▸ SELECTED EXTRACT:

-.-.-

Making friendships a priority can create important connections
By Debbie Reslock July 3, 2018
Sharing in an interview that he never told anyone because he felt ashamed, the former Surgeon General Vivek Murthy spoke of his youthful loneliness. He believed at the time that admitting how he felt was like admitting he wasn’t worth being loved.
That stigma, still so firmly attached for most of us, has made it easier to disclose our depression or anxiety than to admit to being lonely. Maybe because it feels like the most wretched character flaw if no one wants to be your friend.
But loneliness is not a reflection of worth. It’s a state of mind with feelings of emptiness and being separate from others. There’s no single cause or fix. Yet the strategies that can help — sharing feelings and spending time with others — can be the hardest to access when you already feel cut off.
Men and Loneliness: What Society Says
Both genders are just as likely to suffer from this perception of social isolation, but it often can be harder to find the way out of the chasm if you were discouraged from expressing any vulnerability growing up. And if alleviating loneliness relies on asking for help, men are likely at a disadvantage.

-.-.-

▸ APPLY WHAT YOU READ:
• A. In the article on friendship and loneliness, what did Vivek Murthy believe admitting his loneliness was like?
• B. Write down the part of the loneliness article between "That stigma, still" and "at a disadvantage.", inclusive.
• C. Resume the article on friendship and loneliness from where it stops.

-.-.-

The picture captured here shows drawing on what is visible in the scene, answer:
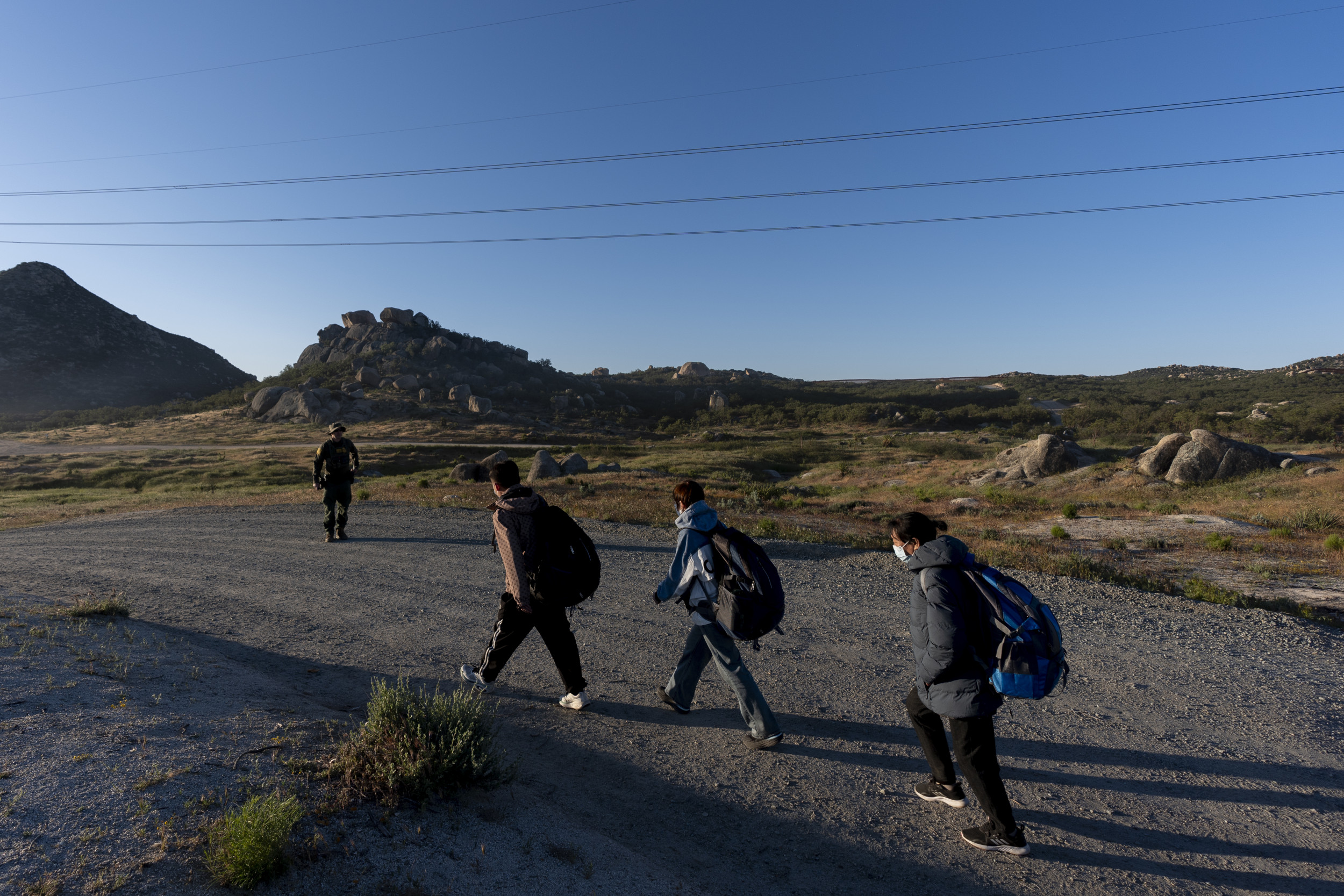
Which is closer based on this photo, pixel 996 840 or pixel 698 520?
pixel 996 840

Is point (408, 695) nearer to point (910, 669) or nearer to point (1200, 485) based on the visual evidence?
point (910, 669)

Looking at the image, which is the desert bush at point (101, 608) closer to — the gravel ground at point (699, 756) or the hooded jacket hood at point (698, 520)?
the gravel ground at point (699, 756)

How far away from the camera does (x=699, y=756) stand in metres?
4.83

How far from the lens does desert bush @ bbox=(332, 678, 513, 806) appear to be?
3730mm

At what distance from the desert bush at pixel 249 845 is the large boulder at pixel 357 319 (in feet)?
317

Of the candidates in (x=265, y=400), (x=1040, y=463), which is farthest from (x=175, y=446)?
(x=1040, y=463)

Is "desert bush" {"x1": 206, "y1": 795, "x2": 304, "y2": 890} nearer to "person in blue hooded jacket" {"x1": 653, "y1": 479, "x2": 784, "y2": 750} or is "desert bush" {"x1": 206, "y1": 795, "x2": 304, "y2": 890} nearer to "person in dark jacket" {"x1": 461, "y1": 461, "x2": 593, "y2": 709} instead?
"person in dark jacket" {"x1": 461, "y1": 461, "x2": 593, "y2": 709}

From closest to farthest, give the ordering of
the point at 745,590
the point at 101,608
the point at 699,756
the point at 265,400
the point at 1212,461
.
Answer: the point at 745,590
the point at 699,756
the point at 101,608
the point at 1212,461
the point at 265,400

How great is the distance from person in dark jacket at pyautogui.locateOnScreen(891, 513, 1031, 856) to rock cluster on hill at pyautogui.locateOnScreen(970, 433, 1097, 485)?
1108 inches

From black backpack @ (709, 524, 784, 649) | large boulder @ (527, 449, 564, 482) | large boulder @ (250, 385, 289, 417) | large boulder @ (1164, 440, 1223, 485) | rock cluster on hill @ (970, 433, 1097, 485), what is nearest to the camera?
black backpack @ (709, 524, 784, 649)

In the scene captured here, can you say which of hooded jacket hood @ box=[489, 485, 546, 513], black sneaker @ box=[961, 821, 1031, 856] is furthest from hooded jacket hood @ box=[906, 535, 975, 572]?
hooded jacket hood @ box=[489, 485, 546, 513]

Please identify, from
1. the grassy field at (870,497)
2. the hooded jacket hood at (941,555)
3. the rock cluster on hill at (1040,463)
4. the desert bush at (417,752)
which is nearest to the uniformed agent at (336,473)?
the grassy field at (870,497)

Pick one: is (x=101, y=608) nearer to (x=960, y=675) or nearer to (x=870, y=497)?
(x=960, y=675)

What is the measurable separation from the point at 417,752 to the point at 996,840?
351 cm
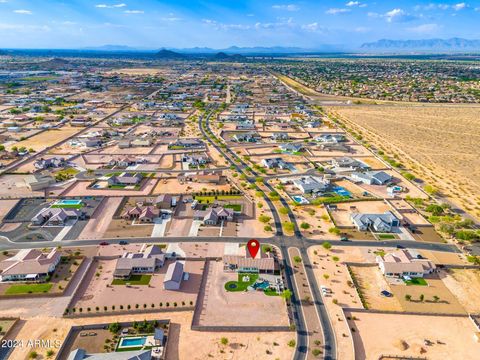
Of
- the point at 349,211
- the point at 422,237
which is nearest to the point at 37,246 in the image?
the point at 349,211

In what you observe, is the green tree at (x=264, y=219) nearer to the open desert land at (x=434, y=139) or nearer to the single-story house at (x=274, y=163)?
the single-story house at (x=274, y=163)

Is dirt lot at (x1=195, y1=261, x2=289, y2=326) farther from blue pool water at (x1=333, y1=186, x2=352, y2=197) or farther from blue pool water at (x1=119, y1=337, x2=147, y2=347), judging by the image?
blue pool water at (x1=333, y1=186, x2=352, y2=197)

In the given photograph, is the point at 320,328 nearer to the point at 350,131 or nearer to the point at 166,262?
the point at 166,262

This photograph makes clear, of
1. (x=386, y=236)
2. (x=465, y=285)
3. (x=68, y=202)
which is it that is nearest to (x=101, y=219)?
(x=68, y=202)

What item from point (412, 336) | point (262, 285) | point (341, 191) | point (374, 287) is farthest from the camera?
point (341, 191)

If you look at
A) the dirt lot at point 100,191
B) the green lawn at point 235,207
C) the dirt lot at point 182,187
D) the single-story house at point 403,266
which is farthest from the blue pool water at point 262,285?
the dirt lot at point 100,191

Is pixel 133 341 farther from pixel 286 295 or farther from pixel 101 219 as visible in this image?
pixel 101 219
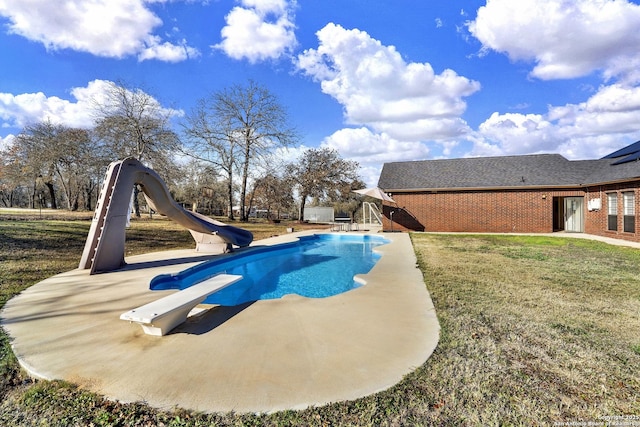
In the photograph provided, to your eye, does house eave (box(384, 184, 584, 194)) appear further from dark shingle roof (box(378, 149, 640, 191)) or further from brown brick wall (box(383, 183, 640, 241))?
brown brick wall (box(383, 183, 640, 241))

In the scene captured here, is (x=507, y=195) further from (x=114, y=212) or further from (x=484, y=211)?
(x=114, y=212)

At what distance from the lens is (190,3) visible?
→ 10109 millimetres

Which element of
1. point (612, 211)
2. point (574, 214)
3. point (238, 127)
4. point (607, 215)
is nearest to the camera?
point (612, 211)

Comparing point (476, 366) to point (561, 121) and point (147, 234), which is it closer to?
point (147, 234)

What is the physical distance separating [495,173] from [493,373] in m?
18.3

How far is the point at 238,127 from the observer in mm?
24250

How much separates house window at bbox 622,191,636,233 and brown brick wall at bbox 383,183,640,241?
226 centimetres

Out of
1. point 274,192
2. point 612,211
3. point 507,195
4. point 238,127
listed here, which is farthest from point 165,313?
point 274,192

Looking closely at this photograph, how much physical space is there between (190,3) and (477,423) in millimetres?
13136

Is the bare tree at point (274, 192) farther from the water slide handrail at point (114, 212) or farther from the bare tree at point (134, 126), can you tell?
the water slide handrail at point (114, 212)

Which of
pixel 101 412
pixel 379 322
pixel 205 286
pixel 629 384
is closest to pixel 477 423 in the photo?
pixel 629 384

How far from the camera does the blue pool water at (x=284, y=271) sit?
655cm

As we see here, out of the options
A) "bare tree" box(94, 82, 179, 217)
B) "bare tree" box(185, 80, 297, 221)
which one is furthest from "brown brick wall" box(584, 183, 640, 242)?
"bare tree" box(94, 82, 179, 217)

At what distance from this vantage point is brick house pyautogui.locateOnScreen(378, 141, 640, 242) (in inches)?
607
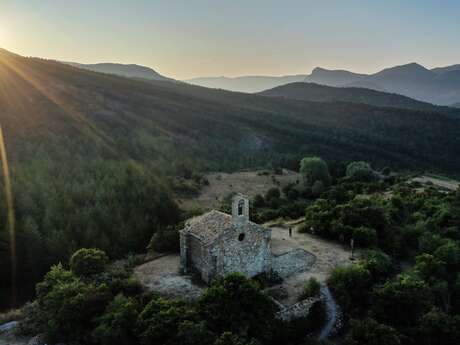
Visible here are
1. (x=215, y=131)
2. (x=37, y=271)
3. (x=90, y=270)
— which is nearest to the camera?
(x=90, y=270)

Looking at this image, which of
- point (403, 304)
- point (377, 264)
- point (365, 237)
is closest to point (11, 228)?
point (377, 264)

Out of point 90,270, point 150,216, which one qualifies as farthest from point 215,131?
point 90,270

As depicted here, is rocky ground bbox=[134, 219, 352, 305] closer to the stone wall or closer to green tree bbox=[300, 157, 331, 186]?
the stone wall

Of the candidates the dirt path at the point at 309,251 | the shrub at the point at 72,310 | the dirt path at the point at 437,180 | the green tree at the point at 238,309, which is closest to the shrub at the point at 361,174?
the dirt path at the point at 437,180

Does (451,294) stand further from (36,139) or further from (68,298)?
(36,139)

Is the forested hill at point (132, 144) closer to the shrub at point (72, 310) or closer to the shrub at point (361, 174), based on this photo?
the shrub at point (72, 310)

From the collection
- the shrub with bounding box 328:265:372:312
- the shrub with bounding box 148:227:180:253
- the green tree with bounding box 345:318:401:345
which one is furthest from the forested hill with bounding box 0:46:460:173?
the green tree with bounding box 345:318:401:345
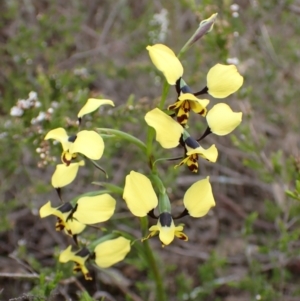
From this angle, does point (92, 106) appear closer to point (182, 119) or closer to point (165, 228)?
point (182, 119)

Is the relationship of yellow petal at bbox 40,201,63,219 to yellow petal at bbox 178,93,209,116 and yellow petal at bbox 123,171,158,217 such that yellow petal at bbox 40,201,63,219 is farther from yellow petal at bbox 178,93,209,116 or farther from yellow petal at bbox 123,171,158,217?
yellow petal at bbox 178,93,209,116

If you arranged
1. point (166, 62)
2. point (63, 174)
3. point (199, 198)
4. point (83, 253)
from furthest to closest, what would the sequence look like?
1. point (83, 253)
2. point (63, 174)
3. point (199, 198)
4. point (166, 62)

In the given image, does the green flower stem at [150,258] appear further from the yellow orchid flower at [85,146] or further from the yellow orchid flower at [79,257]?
the yellow orchid flower at [85,146]

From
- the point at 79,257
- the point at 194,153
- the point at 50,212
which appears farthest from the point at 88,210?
the point at 194,153

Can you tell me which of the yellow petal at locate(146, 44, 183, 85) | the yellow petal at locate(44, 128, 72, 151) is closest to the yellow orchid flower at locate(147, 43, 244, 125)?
the yellow petal at locate(146, 44, 183, 85)

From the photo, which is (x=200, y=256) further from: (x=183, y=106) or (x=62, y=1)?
(x=62, y=1)

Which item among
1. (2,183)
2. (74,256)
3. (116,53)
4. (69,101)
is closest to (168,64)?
(74,256)

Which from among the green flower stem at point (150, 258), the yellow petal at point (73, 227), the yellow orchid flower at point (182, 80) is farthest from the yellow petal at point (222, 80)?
the yellow petal at point (73, 227)
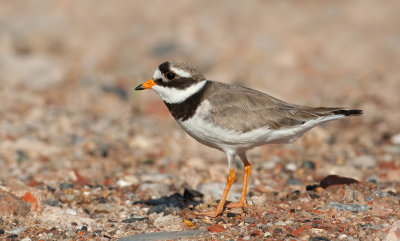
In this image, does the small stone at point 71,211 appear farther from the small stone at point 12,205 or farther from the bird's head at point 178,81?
the bird's head at point 178,81

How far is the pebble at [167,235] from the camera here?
18.2 ft

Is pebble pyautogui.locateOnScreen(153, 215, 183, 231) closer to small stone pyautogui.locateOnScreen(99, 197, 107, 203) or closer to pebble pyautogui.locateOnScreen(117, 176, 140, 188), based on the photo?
small stone pyautogui.locateOnScreen(99, 197, 107, 203)

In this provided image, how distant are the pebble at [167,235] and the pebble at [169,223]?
8.3 inches

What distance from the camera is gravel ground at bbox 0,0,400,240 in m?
6.14

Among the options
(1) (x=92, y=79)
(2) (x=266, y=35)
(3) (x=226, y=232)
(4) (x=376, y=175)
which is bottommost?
(3) (x=226, y=232)

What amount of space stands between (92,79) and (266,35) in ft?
14.9

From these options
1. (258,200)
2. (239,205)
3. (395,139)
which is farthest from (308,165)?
(239,205)

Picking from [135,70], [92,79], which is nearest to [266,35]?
[135,70]

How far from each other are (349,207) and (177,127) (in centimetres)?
501

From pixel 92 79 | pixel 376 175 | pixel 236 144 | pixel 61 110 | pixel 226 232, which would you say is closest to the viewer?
pixel 226 232

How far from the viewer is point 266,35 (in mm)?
13984

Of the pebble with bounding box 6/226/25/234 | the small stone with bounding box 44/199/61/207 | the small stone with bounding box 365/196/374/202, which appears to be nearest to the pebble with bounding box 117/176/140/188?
the small stone with bounding box 44/199/61/207

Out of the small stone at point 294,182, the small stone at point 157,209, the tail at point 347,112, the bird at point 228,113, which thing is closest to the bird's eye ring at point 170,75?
the bird at point 228,113

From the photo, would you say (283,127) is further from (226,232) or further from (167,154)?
(167,154)
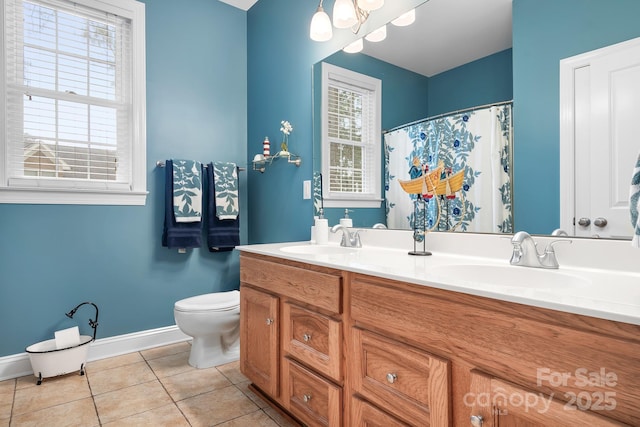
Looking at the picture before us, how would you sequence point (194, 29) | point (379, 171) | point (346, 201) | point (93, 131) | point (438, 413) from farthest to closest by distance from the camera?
point (194, 29)
point (93, 131)
point (346, 201)
point (379, 171)
point (438, 413)

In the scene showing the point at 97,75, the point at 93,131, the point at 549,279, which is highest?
the point at 97,75

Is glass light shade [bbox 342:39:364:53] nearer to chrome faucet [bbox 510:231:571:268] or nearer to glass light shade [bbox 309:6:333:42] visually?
glass light shade [bbox 309:6:333:42]

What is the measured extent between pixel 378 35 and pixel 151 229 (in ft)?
6.62

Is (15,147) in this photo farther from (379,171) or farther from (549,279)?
(549,279)

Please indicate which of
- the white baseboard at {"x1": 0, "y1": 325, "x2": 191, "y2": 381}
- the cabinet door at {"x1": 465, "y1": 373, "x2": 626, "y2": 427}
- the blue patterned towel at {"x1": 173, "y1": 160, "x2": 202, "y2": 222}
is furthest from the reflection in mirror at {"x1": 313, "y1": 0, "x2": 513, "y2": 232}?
the white baseboard at {"x1": 0, "y1": 325, "x2": 191, "y2": 381}

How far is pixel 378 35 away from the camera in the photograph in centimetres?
187

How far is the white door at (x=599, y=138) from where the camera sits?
1054 mm

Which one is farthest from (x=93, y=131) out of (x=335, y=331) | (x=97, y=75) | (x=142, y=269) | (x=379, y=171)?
(x=335, y=331)

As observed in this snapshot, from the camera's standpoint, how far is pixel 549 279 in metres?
1.10

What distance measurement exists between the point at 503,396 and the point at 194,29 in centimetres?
305

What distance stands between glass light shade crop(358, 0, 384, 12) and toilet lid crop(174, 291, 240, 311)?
1813 millimetres

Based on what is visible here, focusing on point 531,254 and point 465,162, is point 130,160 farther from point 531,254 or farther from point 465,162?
point 531,254

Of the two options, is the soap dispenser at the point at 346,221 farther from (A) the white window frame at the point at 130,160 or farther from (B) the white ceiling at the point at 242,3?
(B) the white ceiling at the point at 242,3

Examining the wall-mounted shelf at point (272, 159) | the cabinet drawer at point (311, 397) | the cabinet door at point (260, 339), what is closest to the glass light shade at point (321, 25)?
the wall-mounted shelf at point (272, 159)
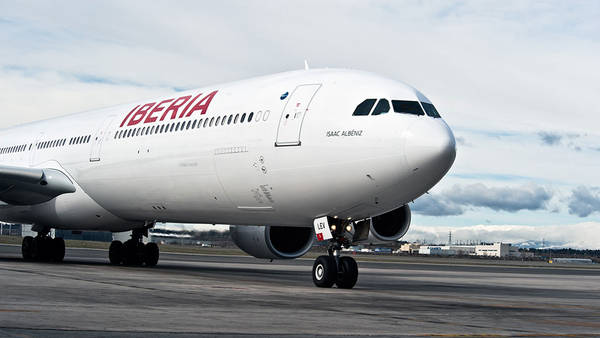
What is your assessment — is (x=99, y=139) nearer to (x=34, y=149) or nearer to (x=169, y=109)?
(x=169, y=109)

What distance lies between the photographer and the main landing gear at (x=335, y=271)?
50.2ft

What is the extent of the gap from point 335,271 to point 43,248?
13.2 meters

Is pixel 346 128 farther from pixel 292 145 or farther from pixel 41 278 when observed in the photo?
pixel 41 278

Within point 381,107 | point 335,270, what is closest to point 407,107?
point 381,107

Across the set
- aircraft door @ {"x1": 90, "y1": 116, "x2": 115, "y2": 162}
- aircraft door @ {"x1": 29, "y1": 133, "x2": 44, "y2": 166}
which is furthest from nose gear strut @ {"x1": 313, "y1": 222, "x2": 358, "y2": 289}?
aircraft door @ {"x1": 29, "y1": 133, "x2": 44, "y2": 166}

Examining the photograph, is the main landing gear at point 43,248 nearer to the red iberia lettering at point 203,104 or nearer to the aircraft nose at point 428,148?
the red iberia lettering at point 203,104

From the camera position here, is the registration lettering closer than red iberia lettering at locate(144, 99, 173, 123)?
Yes

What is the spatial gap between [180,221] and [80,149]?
13.3ft

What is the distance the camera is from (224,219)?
18203 millimetres

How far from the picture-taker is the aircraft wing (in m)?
21.6

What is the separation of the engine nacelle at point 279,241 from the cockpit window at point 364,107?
5.42 m

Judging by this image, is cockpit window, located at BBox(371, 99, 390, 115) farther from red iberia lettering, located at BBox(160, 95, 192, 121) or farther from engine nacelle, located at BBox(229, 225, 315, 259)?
red iberia lettering, located at BBox(160, 95, 192, 121)

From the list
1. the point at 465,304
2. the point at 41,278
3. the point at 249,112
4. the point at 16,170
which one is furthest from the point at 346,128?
the point at 16,170

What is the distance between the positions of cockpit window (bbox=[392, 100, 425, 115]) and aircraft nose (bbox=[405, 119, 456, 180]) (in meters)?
0.42
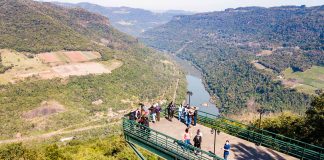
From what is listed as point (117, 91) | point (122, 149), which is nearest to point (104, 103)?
point (117, 91)

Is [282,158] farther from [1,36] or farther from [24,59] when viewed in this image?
[1,36]

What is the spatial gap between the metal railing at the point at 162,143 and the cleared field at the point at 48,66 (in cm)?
12899

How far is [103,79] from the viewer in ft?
590

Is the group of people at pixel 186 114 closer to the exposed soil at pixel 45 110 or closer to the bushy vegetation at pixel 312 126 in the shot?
the bushy vegetation at pixel 312 126

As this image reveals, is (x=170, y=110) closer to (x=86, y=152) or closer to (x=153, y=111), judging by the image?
(x=153, y=111)

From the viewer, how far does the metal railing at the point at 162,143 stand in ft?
84.0

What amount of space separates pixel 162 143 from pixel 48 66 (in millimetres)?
156727

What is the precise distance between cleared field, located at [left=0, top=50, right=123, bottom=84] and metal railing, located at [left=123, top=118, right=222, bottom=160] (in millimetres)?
128991

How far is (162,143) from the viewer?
1095 inches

-.-.-

▸ TASK-BY-TASK OUTPUTS:
• A. He believed it was like admitting he wasn't worth being loved.

• B.
That stigma, still so firmly attached for most of us, has made it easier to disclose our depression or anxiety than to admit to being lonely. Maybe because it feels like the most wretched character flaw if no one wants to be your friend.
But loneliness is not a reflection of worth. It’s a state of mind with feelings of emptiness and being separate from others. There’s no single cause or fix. Yet the strategies that can help — sharing feelings and spending time with others — can be the hardest to access when you already feel cut off.
Men and Loneliness: What Society Says
Both genders are just as likely to suffer from this perception of social isolation, but it often can be harder to find the way out of the chasm if you were discouraged from expressing any vulnerability growing up. And if alleviating loneliness relies on asking for help, men are likely at a disadvantage.

• C.
“Society’s expectations are often that men shouldn’t speak about their needs,” said Dr. Jaqueline Olds, consultant in psychiatry at the MGH/McLean Adult Psychiatry Residency Training Program and associate professor of psychiatry at Harvard Medical School. “They’re supposed to be strong and silent.”
Boomer men are making progress, though slowly. “Our belief system about men has been changing in the last 20 years, but the data still shows that men don’t seek out help like women,” said Geoffrey Greif, a professor at the University of Maryland School of Social Work. “There’s still the feeling that a man should be able to handle any problems on his own.”